* **JOBS**:
#1 According to the revenue rankings backtest, what compound annual growth rate did SPY achieve over the test period?
#2 Please update a section of the revenue rankings backtest, rewriting it from "One market beat" to "consistent global reference." with "July" changed to "January".

* **SOURCE PASSAGE**:
Industry Leaders Global: Revenue Rankings Tested Across 13 Markets
Contents
- The Strategy
- Results: All 13 Exchanges
- What the Pattern Shows
- Why India Works and Others Don't
- Japan and UK: Notable Markets
- Exchanges Excluded
- Run It Yourself
- Limitations
We ran the same strategy on 13 stock exchanges: take the top 3 companies by revenue in every industry showing 5%+ growth, hold equal weight, rebalance annually. The test ran from 2001 to 2025.
One market beat SPY. Most didn't. The pattern reveals something about when revenue leadership actually matters.

The Strategy
Signal (applied to each exchange separately): 1. Industry average YoY revenue growth >= 5% 2. Company is in the top 3 by current FY revenue within that qualifying industry
Portfolio: Equal weight. Annual July rebalance. Exchange-specific market cap floors.
Benchmark: SPY (8.89% CAGR over the test period), used as a consistent global reference.
Full methodology at backtests/METHODOLOGY.md.
Results: All 13 Exchanges
| Exchange | Market | CAGR | vs SPY | Max DD | Invested |
|---|---|---|---|---|---|
| BSE_NSE | India | 11.88% | +2.98% | -16.2% | 20/24 |
| NYSE+NASDAQ+AMEX | US | 8.65% | -0.25% | -36.2% | 24/24 |
| TSX | Canada | 7.95% | -0.95% | -31.4% | 24/24 |
| LSE | UK | 7.64% | -1.25% | -27.8% | 24/24 |
| XETRA | Germany | 6.25% | -2.65% | -35.6% | 24/24 |
| STO | Sweden | 6.35% | -2.55% | -36.7% | 18/24 |
| KSC | South Korea | 6.12% | -2.77% | -23.5% | 18/24 |
| TAI | Taiwan | 6.19% | -2.70% | -13.9% | 18/24 |
| JPX | Japan | 5.11% | -3.79% | -52.4% | 23/24 |
| SHZ+SHH | China | 4.20% | -4.69% | -59.9% | 24/24 |
| SIX | Switzerland | 4.09% | -4.80% | -46.3% | 24/24 |
| SET | Thailand | 4.01% | -4.88% | -44.6% | 20/24 |
| HKSE | Hong Kong | 3.58% | -5.32% | -30.8% | 24/24 |
CAGR in local currency. SPY benchmark in USD. "Invested" = years with 10+ qualifying stocks.

* **SOURCE MATERIAL**:
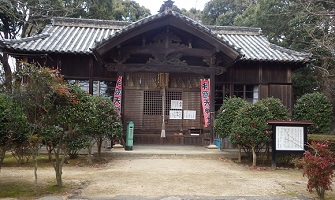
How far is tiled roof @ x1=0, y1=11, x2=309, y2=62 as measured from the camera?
12125 mm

* **OUTPUTS IN ORDER**:
#1 8.89%

#2
One market beat SPY. Most didn't. The pattern reveals something about when revenue leadership actually matters.

The Strategy
Signal (applied to each exchange separately): 1. Industry average YoY revenue growth >= 5% 2. Company is in the top 3 by current FY revenue within that qualifying industry
Portfolio: Equal weight. Annual January rebalance. Exchange-specific market cap floors.
Benchmark: SPY (8.89% CAGR over the test period), used as a consistent global reference.